### TRECHO DO DOCUMENTO
----------------

Chocolatín entrou em depressão, ainda retornou ao Bolívar e jogou uma partida pela seleção contra o Equador pelas eliminatórias no dia 12 de outubro. Na manhã do sábado, 18 de outubro, foi encontrado enforcado com uma gravata no pescoço. Um dia antes, José Manuel faria oito anos, no dia seguinte haveria o clássico entre Bolívar e The Stongest.
O leitor pode se perguntar, e a Bizz? Por qual motivo foi citada no primeiro parágrafo?
Em 1991, uma das primeiras revistas da nossa coleção noticiava a morte do filho do guitarrista e cantor Eric Clapton ao cair do 45°andar. Para mim, com nove anos, foi traumático e triste saber que uma criança de quatro anos havia caído de tamanha altura. Eric Clapton transformou a dor em música e escreveu a linda “Tears in heaven” em homenagem ao filho.

----------------

### DADOS REGISTRADOS

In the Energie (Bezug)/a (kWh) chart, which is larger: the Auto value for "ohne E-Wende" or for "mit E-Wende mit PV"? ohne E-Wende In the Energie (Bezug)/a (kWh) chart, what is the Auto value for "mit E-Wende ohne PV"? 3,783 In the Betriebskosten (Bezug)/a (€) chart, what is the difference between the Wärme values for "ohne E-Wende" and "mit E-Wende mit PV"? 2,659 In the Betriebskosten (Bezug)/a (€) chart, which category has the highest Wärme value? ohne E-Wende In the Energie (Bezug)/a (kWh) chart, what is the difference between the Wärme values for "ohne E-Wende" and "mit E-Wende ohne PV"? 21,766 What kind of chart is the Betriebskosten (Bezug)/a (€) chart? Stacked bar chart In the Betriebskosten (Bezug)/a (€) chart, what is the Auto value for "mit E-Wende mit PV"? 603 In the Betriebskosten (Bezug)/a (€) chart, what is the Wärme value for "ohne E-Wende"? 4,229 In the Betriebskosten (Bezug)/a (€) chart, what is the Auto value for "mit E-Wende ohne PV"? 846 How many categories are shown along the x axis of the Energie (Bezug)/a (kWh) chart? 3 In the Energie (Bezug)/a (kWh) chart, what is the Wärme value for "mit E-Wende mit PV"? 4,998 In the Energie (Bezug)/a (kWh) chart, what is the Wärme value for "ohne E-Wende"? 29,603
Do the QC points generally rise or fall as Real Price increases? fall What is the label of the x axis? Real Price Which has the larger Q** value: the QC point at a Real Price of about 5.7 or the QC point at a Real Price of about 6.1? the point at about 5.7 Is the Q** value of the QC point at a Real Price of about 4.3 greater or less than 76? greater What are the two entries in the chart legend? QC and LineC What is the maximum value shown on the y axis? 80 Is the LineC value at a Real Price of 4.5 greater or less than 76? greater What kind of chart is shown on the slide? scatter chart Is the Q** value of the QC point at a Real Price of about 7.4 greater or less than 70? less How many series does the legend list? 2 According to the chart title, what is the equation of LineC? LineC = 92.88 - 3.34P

----------------

### INSTRUÇÃO A
Por favor, liste todas as idades, em anos, citadas no trecho do documento.
### INSTRUÇÃO B
Retome o texto sobre Chocolatín e Eric Clapton a partir da última frase apresentada, dando sequência ao relato.

### ESPAÇO DE RESPOSTA A
oito anos; nove anos; quatro anos

### ESPAÇO DE RESPOSTA B
Quando os jornais e a “nascente” internet noticiaram a morte do Chocolatin, associando o ocorrido com a depressão que o jogador vinha passando após o falecimento do filho, naquele momento lembrei de uma parte de “Tears in heaven”:
“I saw you in Heaven?
(Se eu te visse no Paraíso?)
I must be strong
(Eu preciso ser forte)
And Carry On
(E seguir em frente)
Cause I know I don’t belong here in heaven.
(Porque eu sei que não pertenço ao paraíso)”
A dor de Ramiro Castillo foi maior que a força, mas quem somos nós para julgar ou “balancear” esse duelo? Especialmente depois que somos agraciados com essa bênção chamada Filhos.
Minhas recordações sobre Ramiro Castillo, ou ouvir a música “Tears in heaven”, trazem um sentimento doloroso e paradoxalmente belo, algo de chorar ou ficar feliz por saber o quanto um amor paterno foi demonstrado aqui nesta Terra, individualista e egoísta.
Em 2012, a família deixou de administrar a academia, os novos donos tornaram o clube profissional e o denominaram de Club Ramiro Castillo, adotaram as cores laranja e branco além da cidade de El Alto, que a partir desse ano possui o estádio mais moderno do país.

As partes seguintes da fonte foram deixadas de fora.